En France, le débat est très avancé suite à l’annonce par le président français Emmanuel Macron en novembre 2017 « de mettre en œuvre d’ici cinq ans des restitutions temporaires et définitives de biens culturels à l’Afrique ».
la Belgique ne pourra pas être épargnée par cette dynamique.
Le débat étant désormais sur la place publique, l’occulter serait une erreur. Il sied de l’approfondir, de le mener jusqu’au bout.
Durant l’échange qui a suivi les communications , en lieu et place de trancher par oui ou par non sur le retour ou non des œuvres là où elles ont été créées, un certain nombre de paramètres sont apparus et devraient être pris en compte :
- Chaque œuvre a sa propre histoire, son propre itinéraire : a-t-elle été donnée, achetée, pillée?…
- Les musées étrangers ont sauvé plusieurs œuvres de la disparition. Ce qui ne serait peut-être pas le cas si ces oeuvres étaient restées dans leurs pays d’origines,
- La restitution pure et simple des œuvres, est-ce la solution idéale dans le contexte actuel de la mondialisation et des facilités existantes de circulation des expositions des œuvres d’art, des solutions médianes sont-elles impossibles ?
- La démarche de certains pays d’où sont originaires les œuvres d’art est-elle une conséquence de réflexions et d’études très approfondies pour la faisabilité ou un opportunisme politique, voire pécunier?
Pour les observateurs quelques peu avisés, le marché des objets d’arts est en réalité un marché où sont brassés des milliards : par la valeur des objets d’art eux-mêmes, par les rentrées financières générées grâce aux activités connexes liées à leur exposition dans les musées et les différentes galeries d’art…
Et dès que l’argent entre en jeu comme c’est le cas, la réponse à la question de restitution des objets d’art devient complexe.
Par ricochet, certaines initiatives politiques deviennent suspectes.
Dans cette problématique, les pays africains pourraient avoir gain de cause si aujourd’hui déjà, ils adoptent une politique culturelle qui promeut la créativité et les créateurs d’aujourd’hui.
Oui, dans un ou deux siècles, les œuvres d’aujourd’hui, seront les œuvres d’il y a cent ou deux cents ans. Exactement ce que sont aujourd’hui les œuvres qui dorment dans les musées étrangers et qui suscitent tans de convoitises.
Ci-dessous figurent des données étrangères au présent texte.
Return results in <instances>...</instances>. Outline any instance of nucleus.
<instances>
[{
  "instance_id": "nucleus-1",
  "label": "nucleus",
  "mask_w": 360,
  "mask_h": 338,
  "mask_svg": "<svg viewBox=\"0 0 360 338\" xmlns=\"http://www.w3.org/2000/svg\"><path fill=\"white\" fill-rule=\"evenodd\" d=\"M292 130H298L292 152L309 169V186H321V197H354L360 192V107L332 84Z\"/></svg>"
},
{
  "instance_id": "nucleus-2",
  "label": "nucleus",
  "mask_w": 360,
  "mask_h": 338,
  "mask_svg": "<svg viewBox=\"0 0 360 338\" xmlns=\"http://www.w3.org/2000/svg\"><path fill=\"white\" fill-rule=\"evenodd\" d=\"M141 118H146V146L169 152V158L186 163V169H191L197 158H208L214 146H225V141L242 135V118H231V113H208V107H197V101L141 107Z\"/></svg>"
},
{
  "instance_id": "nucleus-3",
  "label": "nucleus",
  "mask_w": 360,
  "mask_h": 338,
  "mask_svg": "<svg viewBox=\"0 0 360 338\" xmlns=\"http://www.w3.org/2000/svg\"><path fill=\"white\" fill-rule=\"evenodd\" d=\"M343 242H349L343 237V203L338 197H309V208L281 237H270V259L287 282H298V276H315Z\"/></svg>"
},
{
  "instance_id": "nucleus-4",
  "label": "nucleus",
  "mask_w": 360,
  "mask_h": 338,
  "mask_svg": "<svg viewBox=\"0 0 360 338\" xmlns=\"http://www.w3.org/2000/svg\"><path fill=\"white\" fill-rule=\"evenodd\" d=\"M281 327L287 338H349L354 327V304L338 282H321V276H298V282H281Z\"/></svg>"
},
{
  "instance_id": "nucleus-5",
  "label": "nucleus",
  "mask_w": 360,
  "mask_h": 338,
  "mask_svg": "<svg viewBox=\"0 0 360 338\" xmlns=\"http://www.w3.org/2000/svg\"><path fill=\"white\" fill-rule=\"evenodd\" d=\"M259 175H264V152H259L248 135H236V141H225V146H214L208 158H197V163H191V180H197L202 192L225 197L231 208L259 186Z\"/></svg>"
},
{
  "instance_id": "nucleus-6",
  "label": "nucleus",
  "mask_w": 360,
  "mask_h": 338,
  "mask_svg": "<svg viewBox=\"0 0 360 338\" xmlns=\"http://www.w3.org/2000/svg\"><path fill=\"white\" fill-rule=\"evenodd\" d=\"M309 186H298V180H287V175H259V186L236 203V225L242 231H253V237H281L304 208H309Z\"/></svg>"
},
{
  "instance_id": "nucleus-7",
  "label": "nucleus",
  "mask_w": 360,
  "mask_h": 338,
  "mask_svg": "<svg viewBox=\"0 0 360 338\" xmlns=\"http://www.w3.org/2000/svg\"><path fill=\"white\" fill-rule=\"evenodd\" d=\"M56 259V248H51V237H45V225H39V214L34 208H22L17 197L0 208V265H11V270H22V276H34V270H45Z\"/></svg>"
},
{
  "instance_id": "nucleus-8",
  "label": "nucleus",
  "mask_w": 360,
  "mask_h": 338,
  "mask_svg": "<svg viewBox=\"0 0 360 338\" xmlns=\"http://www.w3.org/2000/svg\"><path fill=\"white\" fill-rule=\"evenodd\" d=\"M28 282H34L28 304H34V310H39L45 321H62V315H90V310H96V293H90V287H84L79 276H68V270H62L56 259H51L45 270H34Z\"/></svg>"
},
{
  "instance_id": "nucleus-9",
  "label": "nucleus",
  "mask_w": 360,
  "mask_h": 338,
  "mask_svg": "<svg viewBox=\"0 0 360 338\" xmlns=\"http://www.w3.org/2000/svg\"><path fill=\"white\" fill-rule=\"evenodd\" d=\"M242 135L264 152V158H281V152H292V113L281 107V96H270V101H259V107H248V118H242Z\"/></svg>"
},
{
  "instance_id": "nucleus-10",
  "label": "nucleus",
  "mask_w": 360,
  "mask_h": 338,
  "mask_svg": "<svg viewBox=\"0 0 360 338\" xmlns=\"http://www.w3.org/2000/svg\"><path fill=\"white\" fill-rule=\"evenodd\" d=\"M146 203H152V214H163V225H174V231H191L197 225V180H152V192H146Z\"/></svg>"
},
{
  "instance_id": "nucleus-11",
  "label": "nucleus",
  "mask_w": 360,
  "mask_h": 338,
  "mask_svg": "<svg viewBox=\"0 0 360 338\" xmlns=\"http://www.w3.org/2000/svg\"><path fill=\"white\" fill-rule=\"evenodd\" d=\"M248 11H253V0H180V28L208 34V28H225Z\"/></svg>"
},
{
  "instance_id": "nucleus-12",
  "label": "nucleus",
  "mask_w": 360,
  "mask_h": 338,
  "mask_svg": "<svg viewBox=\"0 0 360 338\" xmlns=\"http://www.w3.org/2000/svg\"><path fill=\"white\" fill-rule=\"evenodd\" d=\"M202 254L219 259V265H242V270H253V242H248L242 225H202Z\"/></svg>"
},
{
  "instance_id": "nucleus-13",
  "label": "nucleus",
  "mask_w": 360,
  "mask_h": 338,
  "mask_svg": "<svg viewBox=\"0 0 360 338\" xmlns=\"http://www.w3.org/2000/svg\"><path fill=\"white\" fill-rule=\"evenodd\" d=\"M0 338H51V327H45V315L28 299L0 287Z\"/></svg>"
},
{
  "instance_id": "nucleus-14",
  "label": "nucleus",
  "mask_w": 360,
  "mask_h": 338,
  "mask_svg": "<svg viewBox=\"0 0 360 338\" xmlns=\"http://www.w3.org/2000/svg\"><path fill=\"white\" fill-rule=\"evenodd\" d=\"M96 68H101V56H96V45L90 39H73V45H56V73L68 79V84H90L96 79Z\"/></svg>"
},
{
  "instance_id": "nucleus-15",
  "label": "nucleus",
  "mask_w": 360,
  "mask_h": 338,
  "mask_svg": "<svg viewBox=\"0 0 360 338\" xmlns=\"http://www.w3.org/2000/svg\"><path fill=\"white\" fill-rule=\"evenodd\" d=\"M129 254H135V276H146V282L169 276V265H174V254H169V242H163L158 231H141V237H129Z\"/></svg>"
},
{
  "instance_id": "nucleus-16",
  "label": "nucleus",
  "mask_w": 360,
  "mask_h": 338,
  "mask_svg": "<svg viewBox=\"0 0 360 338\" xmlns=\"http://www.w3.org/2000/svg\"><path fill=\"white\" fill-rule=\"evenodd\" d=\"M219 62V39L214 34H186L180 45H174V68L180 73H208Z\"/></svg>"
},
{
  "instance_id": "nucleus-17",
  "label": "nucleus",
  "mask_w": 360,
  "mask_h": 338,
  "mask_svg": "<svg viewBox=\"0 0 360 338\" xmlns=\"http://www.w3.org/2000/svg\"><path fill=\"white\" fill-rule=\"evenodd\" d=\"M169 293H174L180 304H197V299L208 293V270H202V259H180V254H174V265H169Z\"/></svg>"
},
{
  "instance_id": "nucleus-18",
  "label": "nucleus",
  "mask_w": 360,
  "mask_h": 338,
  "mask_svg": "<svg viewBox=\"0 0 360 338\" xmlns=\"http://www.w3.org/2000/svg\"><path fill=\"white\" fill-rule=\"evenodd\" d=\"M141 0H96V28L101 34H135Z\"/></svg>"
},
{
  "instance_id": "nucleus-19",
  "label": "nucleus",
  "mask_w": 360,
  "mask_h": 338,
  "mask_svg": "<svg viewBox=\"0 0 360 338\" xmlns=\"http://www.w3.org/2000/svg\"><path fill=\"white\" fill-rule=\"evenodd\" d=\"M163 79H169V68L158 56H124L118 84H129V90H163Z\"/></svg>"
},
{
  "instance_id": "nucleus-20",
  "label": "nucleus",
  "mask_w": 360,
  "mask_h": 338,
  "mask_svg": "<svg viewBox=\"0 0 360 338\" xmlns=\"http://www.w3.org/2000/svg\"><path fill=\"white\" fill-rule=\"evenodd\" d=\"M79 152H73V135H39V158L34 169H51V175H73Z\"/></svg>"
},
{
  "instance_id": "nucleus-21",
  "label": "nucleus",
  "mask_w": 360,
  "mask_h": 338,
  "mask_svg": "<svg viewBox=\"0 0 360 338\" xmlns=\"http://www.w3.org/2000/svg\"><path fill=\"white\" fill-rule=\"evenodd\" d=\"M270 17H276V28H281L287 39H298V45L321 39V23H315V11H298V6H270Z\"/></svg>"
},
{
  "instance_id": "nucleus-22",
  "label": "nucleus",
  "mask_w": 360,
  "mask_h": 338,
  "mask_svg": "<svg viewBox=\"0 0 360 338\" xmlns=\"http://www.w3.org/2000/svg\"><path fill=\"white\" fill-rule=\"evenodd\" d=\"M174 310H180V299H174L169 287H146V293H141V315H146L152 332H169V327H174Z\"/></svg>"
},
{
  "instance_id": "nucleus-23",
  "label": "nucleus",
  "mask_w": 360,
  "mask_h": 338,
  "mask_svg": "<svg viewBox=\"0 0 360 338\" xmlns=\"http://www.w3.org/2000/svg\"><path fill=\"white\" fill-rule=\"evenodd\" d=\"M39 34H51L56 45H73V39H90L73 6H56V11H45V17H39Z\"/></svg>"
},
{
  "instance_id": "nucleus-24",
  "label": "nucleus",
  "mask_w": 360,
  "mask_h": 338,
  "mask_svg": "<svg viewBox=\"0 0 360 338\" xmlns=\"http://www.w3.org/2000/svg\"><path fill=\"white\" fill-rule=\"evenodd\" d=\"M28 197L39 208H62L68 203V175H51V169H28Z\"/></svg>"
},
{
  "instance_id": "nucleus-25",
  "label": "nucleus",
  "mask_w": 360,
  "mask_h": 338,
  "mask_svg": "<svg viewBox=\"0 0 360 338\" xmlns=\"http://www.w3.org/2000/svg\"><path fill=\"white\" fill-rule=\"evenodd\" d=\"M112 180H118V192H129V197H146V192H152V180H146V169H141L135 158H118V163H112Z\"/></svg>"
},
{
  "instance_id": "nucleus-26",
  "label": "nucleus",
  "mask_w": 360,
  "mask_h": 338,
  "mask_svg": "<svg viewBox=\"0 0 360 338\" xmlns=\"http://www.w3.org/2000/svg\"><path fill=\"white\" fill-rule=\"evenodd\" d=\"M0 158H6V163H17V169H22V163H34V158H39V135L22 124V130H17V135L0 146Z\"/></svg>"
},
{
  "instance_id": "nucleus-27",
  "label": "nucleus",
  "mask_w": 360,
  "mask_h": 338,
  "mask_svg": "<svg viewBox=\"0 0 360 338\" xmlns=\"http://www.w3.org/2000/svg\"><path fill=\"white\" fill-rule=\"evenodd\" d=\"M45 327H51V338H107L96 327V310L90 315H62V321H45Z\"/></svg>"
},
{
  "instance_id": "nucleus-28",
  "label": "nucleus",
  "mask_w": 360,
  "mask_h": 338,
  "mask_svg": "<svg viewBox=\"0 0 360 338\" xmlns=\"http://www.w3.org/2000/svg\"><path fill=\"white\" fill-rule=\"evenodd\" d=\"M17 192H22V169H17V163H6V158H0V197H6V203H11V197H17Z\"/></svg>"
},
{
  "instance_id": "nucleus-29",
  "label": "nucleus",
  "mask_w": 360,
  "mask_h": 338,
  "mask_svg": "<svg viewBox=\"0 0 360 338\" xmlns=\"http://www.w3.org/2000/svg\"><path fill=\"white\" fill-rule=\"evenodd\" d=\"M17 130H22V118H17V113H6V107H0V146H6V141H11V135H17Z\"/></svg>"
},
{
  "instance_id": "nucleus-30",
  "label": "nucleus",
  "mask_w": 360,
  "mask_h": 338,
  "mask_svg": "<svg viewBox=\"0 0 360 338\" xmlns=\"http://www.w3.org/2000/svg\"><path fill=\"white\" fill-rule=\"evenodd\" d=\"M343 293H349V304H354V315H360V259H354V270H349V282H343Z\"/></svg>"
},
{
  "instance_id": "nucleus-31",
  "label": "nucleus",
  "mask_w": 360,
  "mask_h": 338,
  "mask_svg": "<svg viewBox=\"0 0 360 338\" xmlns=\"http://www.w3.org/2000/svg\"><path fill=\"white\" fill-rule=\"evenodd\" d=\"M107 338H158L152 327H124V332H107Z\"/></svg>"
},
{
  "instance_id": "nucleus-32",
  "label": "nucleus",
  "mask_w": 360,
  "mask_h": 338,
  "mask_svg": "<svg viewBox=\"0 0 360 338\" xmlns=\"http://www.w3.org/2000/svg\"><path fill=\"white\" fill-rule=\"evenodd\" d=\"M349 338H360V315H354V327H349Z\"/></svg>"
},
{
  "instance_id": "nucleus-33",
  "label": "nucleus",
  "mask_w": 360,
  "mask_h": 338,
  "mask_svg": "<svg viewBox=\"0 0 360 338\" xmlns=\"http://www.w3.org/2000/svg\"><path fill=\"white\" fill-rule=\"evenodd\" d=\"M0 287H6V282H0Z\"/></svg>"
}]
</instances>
Les pays africains qui mènent la fronde sur le retour éventuel des œuvres issues de leur patrimoine culturel auraient à gagner en étant déjà des bons gestionnaires de toute la problématique de gestion de leur patrimoine culturel actuel : initiation à l’art dès le jeune âge, construction des centres d’expression culturelle, construction et bonne gestions des musées, promotion de l’art et de la culture ainsi que des créateurs des œuvres…Bref, la mise en place d'une vraie politique culturelle.